Saudações, mancebos, sejam
todos bem-vindos ao Primeira Impressão de hoje!
E é com muita alegria que
lhes anuncio que meu julgamento, se é que posso assim chamar, diante do Alto
Conselho de meu povo finalmente chegou ao fim. Mas... só lhes conto no que deu
depois da crítica. Vamos lá!
E a crítica de hoje se trata
do primeiro conto de Contos Contemporâneos da
Violência Urbana, escrito por May Margret e exibido na WebTV. Confira a
sinopse da antologia:
“Crimes
no motel, na rua, em casa, em qualquer lugar. Bares sujos. Personagens brutos,
covardes ou guerreiros. Atos repugnantes. Cheiro de vulnerabilidade saindo das
entranhas da cidade. Quem, de fato, está livre da violência urbana? Essa já se
tornou parte do cenário das nossas cidades, e é tema dessa Antologia. Autores
exploram o lado mais sórdido do ser humano, seus medos, anseios e crimes. Do
mais torpe até os mais cruéis, sobrando, no final, a certeza da impunidade ou
da descrença na sociedade. Não espere um final feliz. A felicidade não habita
em lugares e mentes onde a violência fez seu lar, seja ela moral, física ou
psicológica”.
E a sinopse do conto:
“Ele é um maníaco estrangulador de prostitutas. Ela
uma policial em seu primeiro caso. Eles se encontram. Quem levará a melhor?”.
Um dos
temas mais abordados no gênero policial na história do Cinema e da TV é o
assassino em série, ou serial killer. Mas não foi nas obras
audiovisuais que tais monstros humanos viram a luz do dia no universo
ficcional. Dezenas de livros anteriores ao surgimento do Cinema como o
conhecemos já narravam histórias do tipo, e não é difícil constatar o sucesso
do tema, visto que até hoje temos filmes e séries contando essas histórias. Então,
depois de centenas de abordagens sobre esse mesmo assunto, precisamos mesmo de
uma nova história sobre isso?
De início
precisamos dizer que a história do conto – intitulado “Castigo” – , sobre um
assassino de garotas de programa e uma jovem policial em sua caça, não ousa
sair da estrutura clássica de obras do tipo: o mistério de uma série de
assassinatos com muito em comum, o assassino que passa despercebido aos olhos
da sociedade, a polícia cada vez mais perdida e a “heroína” que, no papel de
caçadora, se deixa vulnerabilizar e se aproxima demais de sua caça, o
verdadeiro predador nesse jogo de gato e rato. Mas, se essa história já é
especialidade do audiovisual, não podem também os contos serem ao menos
experientes? As obras escritas do Mundo Virtual? Então talvez a resposta para a
pergunta do final do parágrafo anterior seja outra pergunta: por que
não?!

• _Objetivo do exercício_
No trecho da resenha que começa com "Saudações, mancebos, sejam" e termina com "crítica. Vamos lá!", substitua "julgamento" por "processo".

• _Linhas de dados_
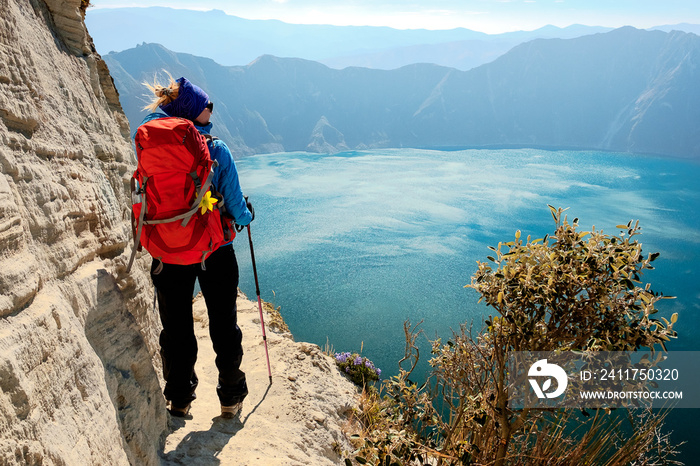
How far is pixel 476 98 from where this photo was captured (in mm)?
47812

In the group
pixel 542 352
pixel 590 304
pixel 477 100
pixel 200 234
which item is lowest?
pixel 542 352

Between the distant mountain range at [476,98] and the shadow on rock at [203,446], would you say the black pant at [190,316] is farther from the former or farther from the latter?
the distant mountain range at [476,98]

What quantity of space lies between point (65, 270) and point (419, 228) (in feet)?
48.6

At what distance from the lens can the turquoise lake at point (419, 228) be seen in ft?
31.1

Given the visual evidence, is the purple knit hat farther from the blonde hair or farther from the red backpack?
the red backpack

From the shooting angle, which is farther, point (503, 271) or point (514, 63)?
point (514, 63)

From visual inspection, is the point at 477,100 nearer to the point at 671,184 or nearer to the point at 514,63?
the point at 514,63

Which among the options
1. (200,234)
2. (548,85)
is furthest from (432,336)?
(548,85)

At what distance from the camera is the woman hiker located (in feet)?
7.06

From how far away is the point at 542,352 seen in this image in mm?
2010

• _Resposta final_
Saudações, mancebos, sejam
todos bem-vindos ao Primeira Impressão de hoje!
E é com muita alegria que
lhes anuncio que meu processo, se é que posso assim chamar, diante do Alto
Conselho de meu povo finalmente chegou ao fim. Mas... só lhes conto no que deu
depois da crítica. Vamos lá!